• [TEXT UNDER STUDY]
Segment Open

Rome is a cultural and historical treasure trove, a combination of museums filled with mesmerizing artifacts and landmarks from centuries past, plus a large sampling of cool, contemporary art spaces, more typical of the modern era.
From the famous Vatican Museums, home to the Sistine Chapel, to the chilling Capuchin Crypt and the sculpture-laden Archaeological Museum of Ostia Antica, you will never lack for inspiring art collections to view during your stay in, and near, Italy’s capital city.
Enrich and expand your artistic life by visiting the collections of some of Rome’s most prominent museums, which showcase the breadth of Italy’s long and storied artistic past.
The Vatican Museums are among the most celebrated museums in Europe—and the world. When you enter these hallowed spaces, which attract millions of visitors per year, you will be treated to an enormous collection of art and religious artifacts, many related to the Catholic Church, and reaching back centuries.

Segment Closed

• [EXERCISE INSTRUCTIONS] Please answer from the text on Rome's museums: which museums are home to the Sistine Chapel?

• [PROVIDED DATA]

Segment Open

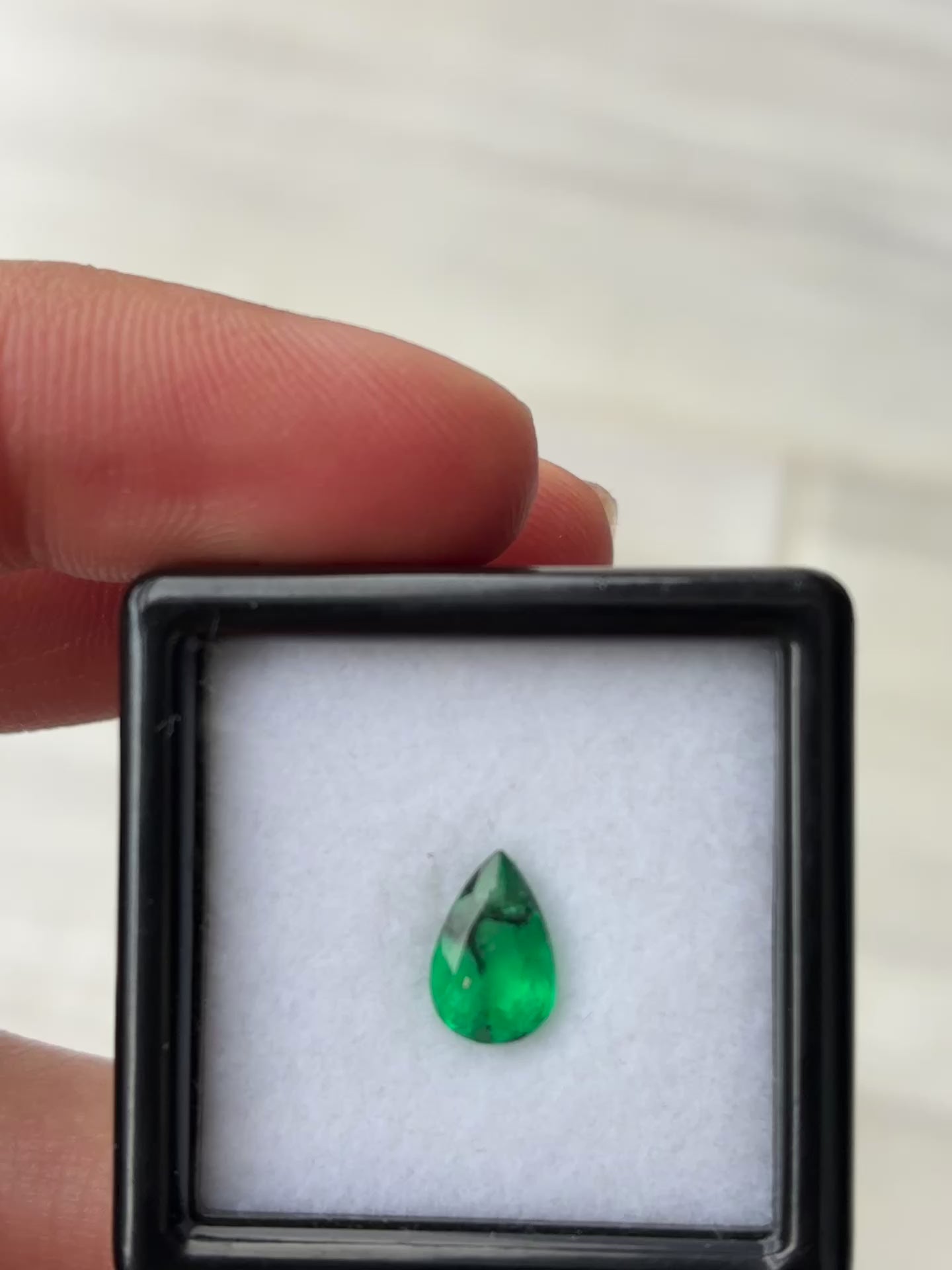 Emerald trapiche 0.69 ct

Segment Closed

• [SOLUTION FOR THIS PROBLEM] The Vatican Museums.